Ransomware attacks are happening to companies every day, permeating every industry imaginable. Although many companies succumb to the mindset that it would never happen to them, cyber security should be a high priority item in the budget for any business, large or small. Over the past year alone, we’ve seen 1000’s of cyber attacks in the United States, affecting millions of citizens both directly and indirectly [1].

What is Ransomware?

Ransomware is a type of malicious software that unravels when the user clicks a link in a phishing email or downloads an email attachment. Once activated, this malware can take over a computer or even an entire network. Ransomware can also be delivered through security holes and infect an unpatched system without any action by the user.
Cybercriminals target victims by breaching their (often protected) systems, encrypting their sensitive files, paralyzing operations, and then demanding high payments to put an end to the ransom. While no industry is immune, there are some that are more affected than others.

Who is Affected By Ransomware?

Cybercriminals target victims by breaching their (often protected) systems, encrypting their sensitive files, paralyzing operations, and then demanding high payments to put an end to the ransom. While no industry is immune, there are some that are more affected than others.

1. Healthcare – A ransomware attack on medical facilities has some of the most threatening implications of any industry. Yes, the financial toll is huge for the institution, but the subsequent effect on patients puts lives at risk. In Germany, the first ransomware related death was recorded last year when a woman was unable to receive a life-saving surgery due to the breach. [2]

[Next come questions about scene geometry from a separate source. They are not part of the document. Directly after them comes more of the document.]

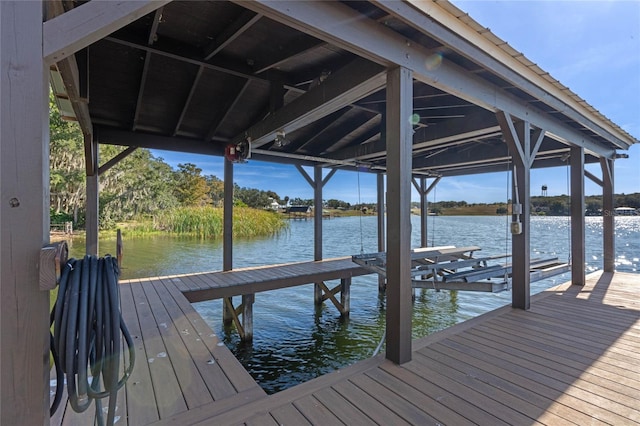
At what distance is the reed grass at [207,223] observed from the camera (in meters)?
14.6

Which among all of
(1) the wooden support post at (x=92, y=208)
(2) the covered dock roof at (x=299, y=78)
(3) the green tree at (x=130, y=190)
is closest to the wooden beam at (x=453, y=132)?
(2) the covered dock roof at (x=299, y=78)

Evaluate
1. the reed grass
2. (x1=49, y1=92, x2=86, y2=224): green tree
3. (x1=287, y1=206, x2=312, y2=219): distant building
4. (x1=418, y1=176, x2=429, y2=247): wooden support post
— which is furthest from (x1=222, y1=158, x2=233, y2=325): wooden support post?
(x1=287, y1=206, x2=312, y2=219): distant building

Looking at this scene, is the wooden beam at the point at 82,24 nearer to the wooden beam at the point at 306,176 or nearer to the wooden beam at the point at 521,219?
the wooden beam at the point at 521,219

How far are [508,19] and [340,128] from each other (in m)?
2.92

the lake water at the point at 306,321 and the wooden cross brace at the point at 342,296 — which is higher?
the wooden cross brace at the point at 342,296

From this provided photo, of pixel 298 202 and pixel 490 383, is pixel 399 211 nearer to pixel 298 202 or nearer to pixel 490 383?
pixel 490 383

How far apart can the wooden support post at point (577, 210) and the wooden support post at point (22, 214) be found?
229 inches

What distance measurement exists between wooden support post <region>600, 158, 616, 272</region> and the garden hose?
732cm

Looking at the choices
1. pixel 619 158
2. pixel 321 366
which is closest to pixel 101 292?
pixel 321 366

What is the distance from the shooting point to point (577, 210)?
4.42 metres

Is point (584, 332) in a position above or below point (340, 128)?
below

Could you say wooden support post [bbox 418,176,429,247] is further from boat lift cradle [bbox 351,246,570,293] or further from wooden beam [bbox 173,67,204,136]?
wooden beam [bbox 173,67,204,136]

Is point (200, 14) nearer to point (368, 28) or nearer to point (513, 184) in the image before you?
point (368, 28)

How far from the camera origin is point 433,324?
540 centimetres
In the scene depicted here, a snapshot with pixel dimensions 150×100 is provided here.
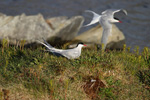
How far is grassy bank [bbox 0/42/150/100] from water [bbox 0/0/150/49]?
7221 mm

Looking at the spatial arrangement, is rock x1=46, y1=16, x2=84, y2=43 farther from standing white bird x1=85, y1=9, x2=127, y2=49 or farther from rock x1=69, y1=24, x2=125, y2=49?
standing white bird x1=85, y1=9, x2=127, y2=49

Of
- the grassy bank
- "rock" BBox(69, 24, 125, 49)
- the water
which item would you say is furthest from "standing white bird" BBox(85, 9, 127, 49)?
the water

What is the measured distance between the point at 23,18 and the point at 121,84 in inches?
252

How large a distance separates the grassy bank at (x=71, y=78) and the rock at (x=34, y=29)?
4.72m

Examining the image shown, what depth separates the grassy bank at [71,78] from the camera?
448 centimetres

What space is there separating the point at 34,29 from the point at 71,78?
230 inches

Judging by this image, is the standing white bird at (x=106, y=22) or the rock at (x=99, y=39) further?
the rock at (x=99, y=39)

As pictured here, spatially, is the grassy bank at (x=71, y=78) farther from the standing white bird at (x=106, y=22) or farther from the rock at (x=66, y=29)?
the rock at (x=66, y=29)

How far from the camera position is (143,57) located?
20.0 ft

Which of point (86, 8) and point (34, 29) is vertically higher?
point (34, 29)

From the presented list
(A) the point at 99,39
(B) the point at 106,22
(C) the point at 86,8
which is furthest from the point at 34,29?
(C) the point at 86,8

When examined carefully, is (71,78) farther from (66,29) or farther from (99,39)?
(66,29)

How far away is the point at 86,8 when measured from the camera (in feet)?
50.9

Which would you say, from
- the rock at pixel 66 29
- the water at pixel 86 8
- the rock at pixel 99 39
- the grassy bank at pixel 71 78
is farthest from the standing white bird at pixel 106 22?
the water at pixel 86 8
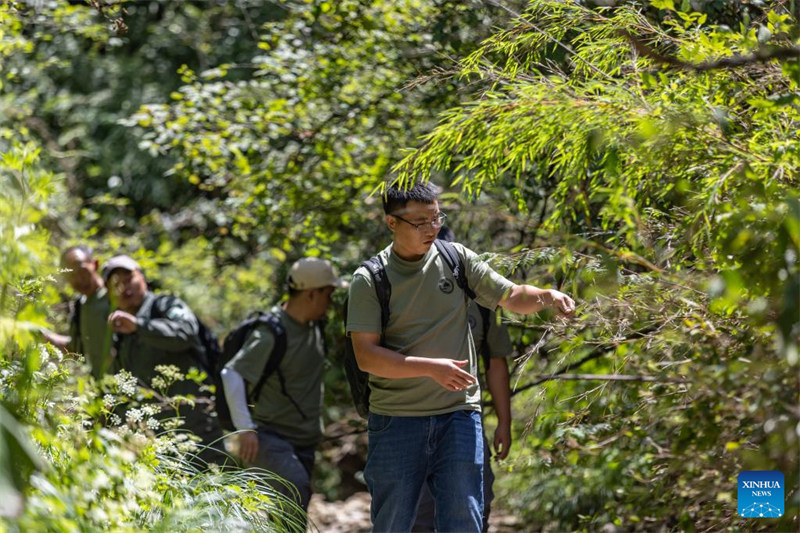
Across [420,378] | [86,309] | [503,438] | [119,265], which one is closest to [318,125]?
[119,265]

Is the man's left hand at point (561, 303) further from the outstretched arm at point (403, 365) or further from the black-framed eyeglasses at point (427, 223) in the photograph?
the black-framed eyeglasses at point (427, 223)

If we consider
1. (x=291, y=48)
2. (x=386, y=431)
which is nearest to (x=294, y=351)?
(x=386, y=431)

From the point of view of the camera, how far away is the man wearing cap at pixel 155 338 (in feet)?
18.4

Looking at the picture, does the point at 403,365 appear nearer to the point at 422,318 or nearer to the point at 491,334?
the point at 422,318

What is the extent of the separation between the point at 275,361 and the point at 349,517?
Result: 123 inches

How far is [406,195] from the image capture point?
401 centimetres

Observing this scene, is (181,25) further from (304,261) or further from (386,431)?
(386,431)

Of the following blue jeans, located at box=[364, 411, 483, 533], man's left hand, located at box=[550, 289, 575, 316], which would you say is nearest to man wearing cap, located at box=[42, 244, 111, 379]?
blue jeans, located at box=[364, 411, 483, 533]

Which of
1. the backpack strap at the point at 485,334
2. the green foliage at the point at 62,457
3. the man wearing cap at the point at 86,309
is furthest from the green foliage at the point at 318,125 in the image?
the green foliage at the point at 62,457

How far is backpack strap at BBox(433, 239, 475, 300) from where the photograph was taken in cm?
411

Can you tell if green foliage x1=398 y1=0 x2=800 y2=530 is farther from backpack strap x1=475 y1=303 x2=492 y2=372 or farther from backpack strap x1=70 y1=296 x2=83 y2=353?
backpack strap x1=70 y1=296 x2=83 y2=353

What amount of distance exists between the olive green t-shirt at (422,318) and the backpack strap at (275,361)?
1.25 m

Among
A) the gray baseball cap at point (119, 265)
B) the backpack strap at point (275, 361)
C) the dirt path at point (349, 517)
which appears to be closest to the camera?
the backpack strap at point (275, 361)

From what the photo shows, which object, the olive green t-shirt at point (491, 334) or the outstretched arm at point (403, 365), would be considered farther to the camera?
the olive green t-shirt at point (491, 334)
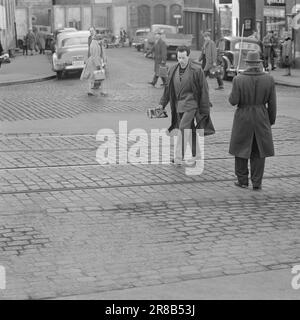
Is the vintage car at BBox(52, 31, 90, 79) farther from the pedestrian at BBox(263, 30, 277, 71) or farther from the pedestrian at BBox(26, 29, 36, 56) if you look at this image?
the pedestrian at BBox(26, 29, 36, 56)

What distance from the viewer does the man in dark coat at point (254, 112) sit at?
9250mm

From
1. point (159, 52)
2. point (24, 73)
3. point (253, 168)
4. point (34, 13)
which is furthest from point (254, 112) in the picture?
point (34, 13)

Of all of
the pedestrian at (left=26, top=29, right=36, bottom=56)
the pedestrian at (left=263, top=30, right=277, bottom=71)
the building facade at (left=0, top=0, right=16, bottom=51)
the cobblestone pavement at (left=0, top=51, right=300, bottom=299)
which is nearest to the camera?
the cobblestone pavement at (left=0, top=51, right=300, bottom=299)

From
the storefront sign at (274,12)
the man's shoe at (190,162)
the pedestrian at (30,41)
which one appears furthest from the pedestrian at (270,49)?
the man's shoe at (190,162)

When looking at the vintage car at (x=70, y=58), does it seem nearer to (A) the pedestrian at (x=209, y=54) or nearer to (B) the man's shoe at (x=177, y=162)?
(A) the pedestrian at (x=209, y=54)

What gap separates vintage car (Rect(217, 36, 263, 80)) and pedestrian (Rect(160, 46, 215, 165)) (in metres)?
16.9

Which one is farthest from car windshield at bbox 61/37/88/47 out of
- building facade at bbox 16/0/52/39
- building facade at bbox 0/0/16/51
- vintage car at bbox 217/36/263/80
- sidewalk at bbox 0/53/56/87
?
building facade at bbox 16/0/52/39

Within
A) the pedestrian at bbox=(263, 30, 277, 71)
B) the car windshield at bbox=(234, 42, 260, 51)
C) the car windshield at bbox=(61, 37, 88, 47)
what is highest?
the car windshield at bbox=(61, 37, 88, 47)

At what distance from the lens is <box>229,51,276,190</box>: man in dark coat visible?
9250 mm

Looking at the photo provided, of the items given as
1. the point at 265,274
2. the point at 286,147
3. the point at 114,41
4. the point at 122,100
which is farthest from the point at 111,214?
the point at 114,41

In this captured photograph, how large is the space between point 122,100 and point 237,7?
2796cm

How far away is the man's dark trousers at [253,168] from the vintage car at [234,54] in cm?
1813

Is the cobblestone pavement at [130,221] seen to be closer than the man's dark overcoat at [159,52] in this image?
Yes

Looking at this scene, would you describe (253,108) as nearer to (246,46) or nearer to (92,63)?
(92,63)
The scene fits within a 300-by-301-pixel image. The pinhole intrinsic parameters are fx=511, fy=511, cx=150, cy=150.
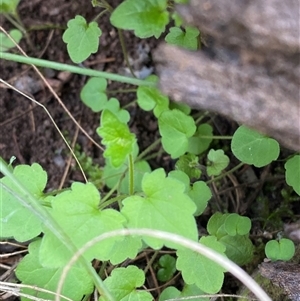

2. Education – Last year, ransomware attacks affected over 86 universities and colleges. These attacks also disrupted the operations of nearly 1,224 individual schools. [3] The residual impact of breaches in this industry are massive. Cyber criminals threaten to hold personal information captive or release private data unless a hefty ransom is paid.

3. Information Technologies – The IT sector suffers immensely from cyberattacks, and has especially found themselves targeted in the post-pandemic era. With unprotected office networks and work-from-home computer systems, ransomware actors took advantage of the disruption with increased threats. With the incentive of safely recovering data, companies were forced to pay ransoms totalling $412 million in 2020. That’s a 341% increase from the last two years. [4]

4. Municipalities – Government buildings are not immune from ransomware attacks. In fact, in Baltimore & Texas, the municipalities chose NOT to pay the ransom, but ended up spending just as much money on remediation. Additional losses came in the form of productivity and man hours. The time spent catching up on lost time understandably compromised their level of service to citizens.

5. Critical Infrastructures – These are perhaps the most destructive type of ransomware attack because of the effect they have on humanity. Water, electric, sewer, gas, power, transportation – basically anything to do with supply chains would affect the general population in the case of a ransomware attack. For example, a small trucking company who did not have ransomware detection software suffered an attack on their internal systems last year. This put every semi-truck’s route at a halt. Drivers parked on the shoulder waiting to recover their dispatch route cost the company time and money. Not to mention the effect it had on the consumers awaiting their deliveries! [5]

Ransomware victims span across far more industries than even those listed above because cybercriminals don’t discriminate by industry. They simply target the vulnerable.

Don’t Underestimate Your Risk

Oftentimes companies assume a ransomware attack would only target large corporations. For instance, the Colonial Pipeline hack of 2021 occurred in an industry with enough capital to earn the attention of ransomware hackers, but small companies are at just as much of a risk. Even if the degree of a company’s vulnerability varies due to size, the vulnerability remains for all who are unprotected.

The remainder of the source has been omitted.